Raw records
************

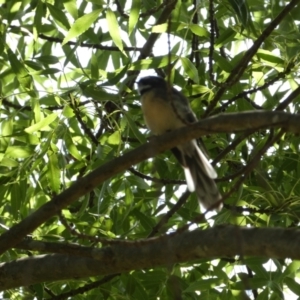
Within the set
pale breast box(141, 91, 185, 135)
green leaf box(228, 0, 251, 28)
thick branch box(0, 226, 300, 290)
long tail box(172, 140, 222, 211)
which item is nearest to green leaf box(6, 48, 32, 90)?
pale breast box(141, 91, 185, 135)

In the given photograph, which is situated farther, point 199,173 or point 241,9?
point 199,173

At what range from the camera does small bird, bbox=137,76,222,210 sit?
165 inches

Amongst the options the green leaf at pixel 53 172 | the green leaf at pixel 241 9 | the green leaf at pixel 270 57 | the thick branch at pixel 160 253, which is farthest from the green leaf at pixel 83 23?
the thick branch at pixel 160 253

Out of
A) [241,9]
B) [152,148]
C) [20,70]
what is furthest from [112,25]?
[152,148]

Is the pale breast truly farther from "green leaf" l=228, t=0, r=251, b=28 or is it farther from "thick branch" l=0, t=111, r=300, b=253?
"thick branch" l=0, t=111, r=300, b=253

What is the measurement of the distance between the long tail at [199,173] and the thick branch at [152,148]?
0.94 m

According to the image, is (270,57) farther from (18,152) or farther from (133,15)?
(18,152)

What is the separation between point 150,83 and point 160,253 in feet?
7.45

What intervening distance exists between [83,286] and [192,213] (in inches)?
29.3

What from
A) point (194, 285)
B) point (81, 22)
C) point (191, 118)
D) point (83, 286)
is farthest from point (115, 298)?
point (81, 22)

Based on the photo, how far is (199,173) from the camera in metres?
4.36

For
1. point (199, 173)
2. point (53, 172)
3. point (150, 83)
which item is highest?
point (150, 83)

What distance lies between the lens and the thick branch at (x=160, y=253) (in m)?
2.78

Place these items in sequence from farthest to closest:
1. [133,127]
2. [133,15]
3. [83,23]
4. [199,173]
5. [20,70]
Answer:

************

→ **Required task**:
Please transcribe the material above exactly as written. Leave the pictures out.

→ **Response to the exercise**:
Within the set
pale breast box(141, 91, 185, 135)
green leaf box(228, 0, 251, 28)
thick branch box(0, 226, 300, 290)
long tail box(172, 140, 222, 211)
which item is nearest to green leaf box(6, 48, 32, 90)?
pale breast box(141, 91, 185, 135)

In the given photograph, which is situated farther, point 199,173 or point 241,9?
point 199,173

At what range from the camera does small bird, bbox=137,76,222,210 sit?
165 inches

Amongst the options the green leaf at pixel 53 172 | the green leaf at pixel 241 9 | the green leaf at pixel 270 57 | the thick branch at pixel 160 253, which is farthest from the green leaf at pixel 83 23?
the thick branch at pixel 160 253

Out of
A) [241,9]
B) [152,148]
C) [20,70]
what is furthest from [112,25]?
[152,148]

Is the pale breast truly farther from "green leaf" l=228, t=0, r=251, b=28 or is it farther from "thick branch" l=0, t=111, r=300, b=253?
"thick branch" l=0, t=111, r=300, b=253

What is the measurement of the distance between the long tail at [199,173] and the thick branch at [152,148]?
0.94 m

According to the image, is (270,57) farther from (18,152) or farther from (133,15)?
(18,152)

What is the separation between point 150,83 and point 160,253 in feet?
7.45

What intervening distance exists between [83,286] and [192,213] (in inches)?
29.3

What from
A) point (194, 285)
B) point (81, 22)
C) point (191, 118)
D) point (83, 286)
is farthest from point (115, 298)?
point (81, 22)

Based on the photo, how far is (199,173) from the camera in metres?
4.36

For
1. point (199, 173)
2. point (53, 172)
3. point (150, 83)
which item is highest?
point (150, 83)

What distance lies between the lens and the thick branch at (x=160, y=253) (in m)?
2.78

Place these items in sequence from farthest to closest:
1. [133,127]
2. [133,15]
3. [83,23]
4. [199,173]
5. [20,70]
Answer:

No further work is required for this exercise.